Virtuose Naturhörner und unbekannte Musik

Dennoch erlebt man „Leonore“ in dieser Aufnahme als ein von Theater geradezu getränktes Stück. Das Freiburger Barockorchester hat daran großen Anteil: Die musikalischen Kontraste, die Jacobs am Pult schärft, eröffnen auch faszinierend unterschiedliche klangfarbliche Welten, die von bedeckten Bläserklängen bis zu sordinierten Darmsaiten reichen. Herrlich virtuose (und dabei sehr sauber intonierende!) konzertierende Naturhörner setzen der hier deutlich längeren und koloraturreicheren Leonoren-Arie („Komm Hoffnung, lass den letzten Stern“) das i-Tüpfelchen auf, einem später gestrichenen Duett von Marzelline und Leonore („Um in der Ehe froh zu leben“) geben solistische Akzente von Violine und Cello ein spezielles Kolorit, und die lange Szene, die in der ersten „Leonore“-Fassung das Terzett „Euch werde Lohn in bessern Welten“ ersetzt, lebt und bebt auch durch ihre klangfarblichen Ingredienzien.

Die männlichen Solopartien sind gut (das heißt: nicht zu schwer), allerdings nicht herausragend besetzt. Maximilian Schmitt gibt dem Florestan viele mühevolle Nachdrücker mit, und sowohl Dimitry Ivashchenko als Rocco als auch Johannes Weisser als Pizarro fehlt es in der Tiefe an Kontur und (im Falles des Bösewichts) an Schärfe. Robin Johannsen gibt dafür eine sehr jugendliche Marzelline, und Marlis Petersens hier sehr leicht und mühelos geführte Stimme lässt die Titelheldin blühen und glühen. Auch ihretwegen lohnt sich die Begegnung mit einer „Leonore“, die nicht den Ernst und die Tiefe vieler alter „Fidelio“-Aufnahmen (unter anderem mit den unvergessenen Leonores von Christa Ludwig oder gar Martha Mödl) haben mag, wohl jedoch eine besondere Art der Lauterkeit.

**ERFASSTE DATEN:**

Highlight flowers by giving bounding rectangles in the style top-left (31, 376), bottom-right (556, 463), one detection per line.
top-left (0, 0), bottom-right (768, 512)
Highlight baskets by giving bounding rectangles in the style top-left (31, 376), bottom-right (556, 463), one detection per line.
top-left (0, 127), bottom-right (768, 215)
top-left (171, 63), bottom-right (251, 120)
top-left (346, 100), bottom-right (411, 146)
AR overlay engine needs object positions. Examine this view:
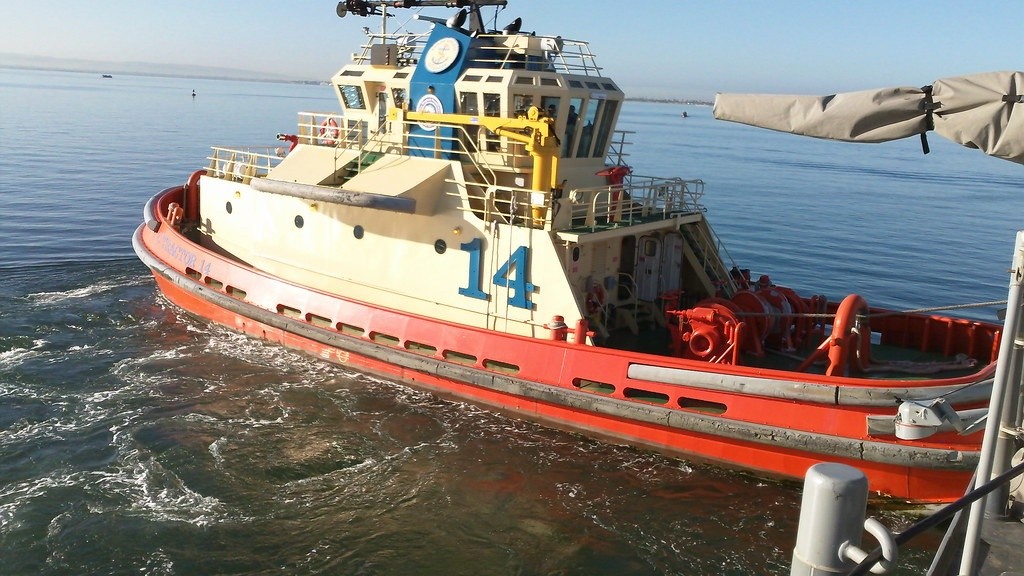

**ZIELE:**
**A)** Bearbeite den Textauszug zwischen „Die männlichen Solopartien“ und „Art der Lauterkeit.“ einschließlich, indem du „Bösewichts“ durch „Schurken“ ersetzt, und gib diesen Abschnitt wieder.
**B)** Beantworte anhand des Textauszugs die folgenden Fragen:
(i) Welches Orchester spielt in der Aufnahme?
(ii) Welche Instrumente setzen im später gestrichenen Duett von Marzelline und Leonore solistische Akzente?
(iii) Wer singt den Pizarro?
Die Einträge stehen in keinem Zusammenhang mit dem Textauszug.

**DIE ANTWORTEN:**
**A)**
Die männlichen Solopartien sind gut (das heißt: nicht zu schwer), allerdings nicht herausragend besetzt. Maximilian Schmitt gibt dem Florestan viele mühevolle Nachdrücker mit, und sowohl Dimitry Ivashchenko als Rocco als auch Johannes Weisser als Pizarro fehlt es in der Tiefe an Kontur und (im Falles des Schurken) an Schärfe. Robin Johannsen gibt dafür eine sehr jugendliche Marzelline, und Marlis Petersens hier sehr leicht und mühelos geführte Stimme lässt die Titelheldin blühen und glühen. Auch ihretwegen lohnt sich die Begegnung mit einer „Leonore“, die nicht den Ernst und die Tiefe vieler alter „Fidelio“-Aufnahmen (unter anderem mit den unvergessenen Leonores von Christa Ludwig oder gar Martha Mödl) haben mag, wohl jedoch eine besondere Art der Lauterkeit.

**B)**
(i) Das Freiburger Barockorchester.
(ii) Violine und Cello.
(iii) Johannes Weisser.